Tools are callable runtime capabilities exposed to agents and AI orchestration. They live under:
modules/<module>/tools/
__init__.py
*.pyThe module loader discovers and imports files in tools/ during module loading.
The @tool(...) decorator registers each callable in the agent tool registry.
When To Create A Tool¶
Create a tool when the model needs a bounded capability:
- read one slice of module state;
- check the status of a background process;
- retrieve document content;
- compute statistics;
- persist a structured artifact requested by the model;
- call an approved SDK service.
Do not turn every helper into a tool. A tool is a public runtime contract for an agent. It needs a stable name, description, input schema, and structured return shape.
Minimal Tool¶
Create modules/<module>/tools/records.py:
from __future__ import annotations
from democrai.sdk.decorators import tool
from modules.reports.models import Report
@tool(
"get-report",
title="Get report",
description="Load one report owned by the reports module.",
input_schema={
"type": "object",
"properties": {
"report_id": {"type": "integer"},
},
"required": ["report_id"],
},
)
async def get_report(report_id: int, *, sdk, context: dict | None = None):
row = Report.get(report_id)
if row is None:
return {"status": "error", "error": "not_found"}
return {
"status": "ok",
"report": {
"id": row.id,
"title": row.title,
"status": row.status,
},
}The SDK qualifies the tool name with the module name. In module reports,
get-report is registered as reports.get-report.
Input Schema¶
Always provide an input schema for agent-facing tools:
input_schema={
"type": "object",
"properties": {
"query": {"type": "string"},
"limit": {"type": "integer", "minimum": 1, "maximum": 20},
},
"required": ["query"],
}The schema is part of the model contract. Keep it narrow and domain-specific. Avoid catch-all payloads unless the tool genuinely accepts arbitrary structured data.
Return Shape¶
Prefer a structured payload with status:
return {
"status": "ok",
"matches": rows,
}For expected failures, return an error payload instead of raising:
return {
"status": "error",
"error": "query_required",
}Raise only for programmer errors or platform failures that the action/runtime should surface as execution errors.
Context¶
Tools can receive runtime context:
async def search_reports(query: str, *, sdk, context: dict | None = None):
conversation_id = context["conversation_id"]

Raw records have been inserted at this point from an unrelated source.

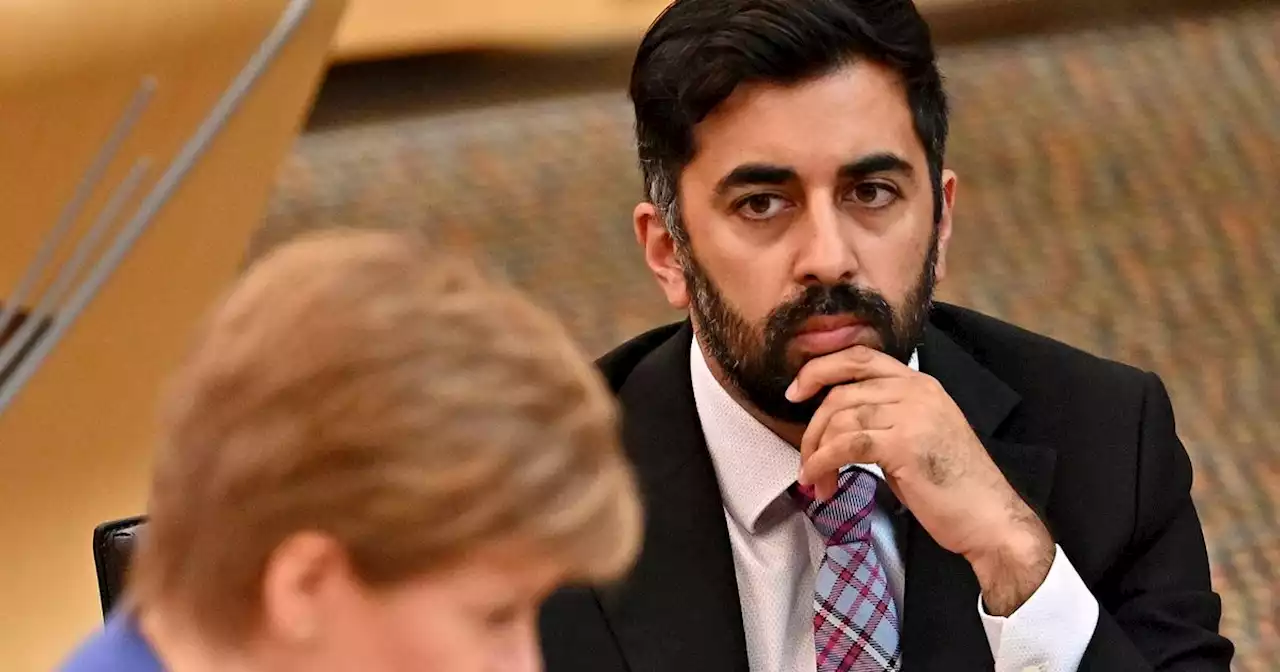 Humza Yousaf faces rollercoaster of dizzying highs and lows in first weeks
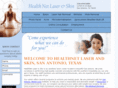 healthnetlaserandskin.com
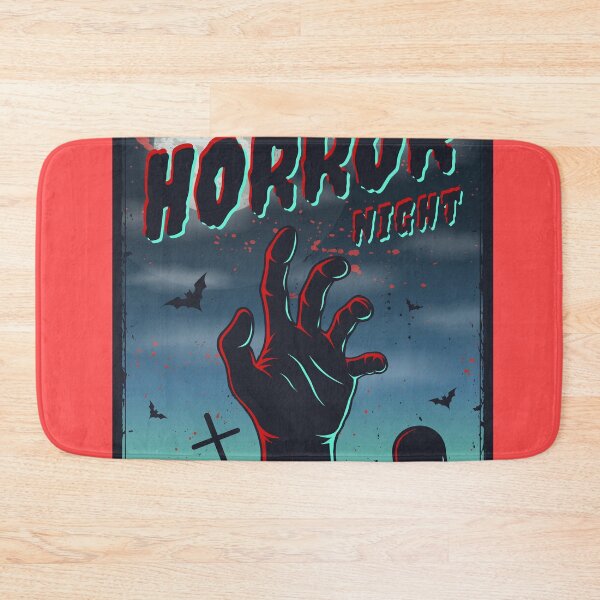 Item preview, Horror Night - Zombie Graveyard Hand 'Night is Coming designed and sold by Hipatye26.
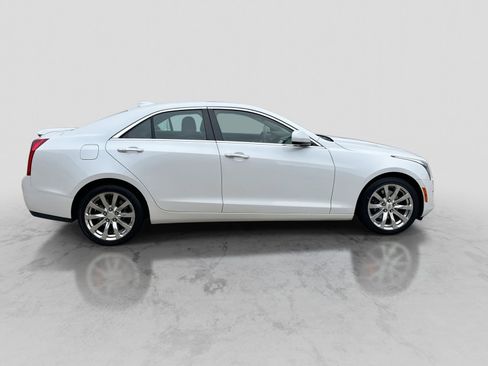 Used 2018 Cadillac ATS 2.0T AWD Sedan w/ Sky and Shine Package image 9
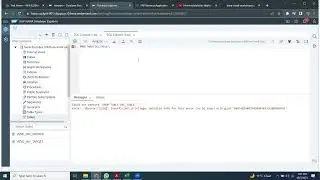 How to Drop a DB object from a HDI container - other option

...Use context for identifiers the orchestration already knows, such as
conversation_id, message_id, thread_id, or module-specific scope. Do not
ask the model to invent identifiers that the action can pass reliably.
Tool Options¶
The decorator supports:
| Option | Purpose |
|---|---|
title |
Human-readable label for tool lists. |
description |
Model-facing explanation of what the tool does. |
input_schema |
JSON schema for arguments. |
confirmation_required |
Marks tools that should require approval before execution. |
access |
Access policy rules for external resources. |
user_selectable |
Whether the tool appears in user-selectable tool lists. |
Use user_selectable=False for internal tools that should be available to a
specific agent but not shown as a general composer option.
Tool Discovery From SDK¶
Module code can inspect registered tools through the SDK:
tools = module_sdk.ai.list_tools(module_name="reports")
tool = module_sdk.ai.get_tool("reports.get-report")list_tools(...) returns user-selectable tools by default. Pass
user_selectable_only=False when the caller must inspect internal tools too.
Boundary Rules¶
Tools run in the module context and should use the same boundaries as actions:
- use module models for module-owned tables;
- use
sdk.modelsfor core-managed entities exposed by the SDK; - use SDK domains for media, knowledge, tasks, AI, system state, and events;
- never import core services or client renderer code;
- never read another module's tables directly.
For document-aware tools, keep ingestion and retrieval separate:
- use attachment rows to know what was uploaded;
- use knowledge/extraction SDK methods for extraction state and extracted markdown;
- use retrieval only when the knowledge service is active and configured;
- return a clear
statuswhen a document is still pending.
Bounded Work¶
Tools should finish quickly. If a tool waits, make the wait bounded:
@tool(
"wait-seconds",
title="Wait seconds",
description="Wait briefly for an asynchronous resource to become available.",
input_schema={
"type": "object",
"properties": {
"seconds": {"type": "number", "minimum": 0, "maximum": 10},
},
"required": ["seconds"],
},
)
async def wait_seconds(seconds: float):
await asyncio.sleep(seconds)
return {"status": "ok", "waited": seconds}Do not create tools that block indefinitely. The agent runtime must be able to continue, retry, or answer with a clear limitation.